All configuration is done through environment variables (or a `.env` file in the backend directory). See [backend/.env.example](backend/.env.example) for all available options.

Key settings:

| Variable | Description |
|----------|-------------|
| `ANTHROPIC_API_KEY` | Anthropic API key (required) |
| `GEMINI_API_KEY` | Google AI API key (required) |
| `EPOCHLER_PASSWORD` | Login password (required, must change from default) |
| `EPOCHLER_SECRET_KEY` | JWT signing secret (required, must change from default) |
| `CORS_ORIGINS` | Allowed CORS origins (comma-separated) |
| `WORKSPACE_ROOT` | Root directory for experiment workspaces |
| `ANTHROPIC_MODEL` | Override the default planner/coder model |
| `LOG_LEVEL` | `DEBUG`, `INFO`, `WARNING` (default: `INFO`) |

## Known Limitations

- **Single-user**: Epochler is designed for individual use.
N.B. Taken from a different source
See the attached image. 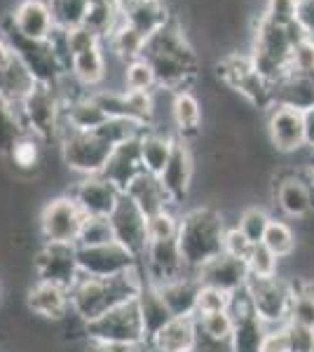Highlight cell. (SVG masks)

There is no multi-user auth or role system.
- **Sandbox model**: Training scripts run in subprocess isolation with env scrubbing, but this is not OS-level sandboxing. See [SECURITY.md](SECURITY.md).
- **Preview model names**: The default LLM model names in config may reference preview versions that could be renamed or deprecated by providers. Override them via `.env` if needed.
- **File-based storage**: All data is stored as JSON files on disk. There is no database. This is simple and portable but not designed for high concurrency.

## Contributing

See [CONTRIBUTING.md](CONTRIBUTING.md).

## License

Epochler is licensed under the [Business Source License 1.1](LICENSE). You may use it for any non-commercial purpose. The license converts to Apache 2.0 on 2028-03-11.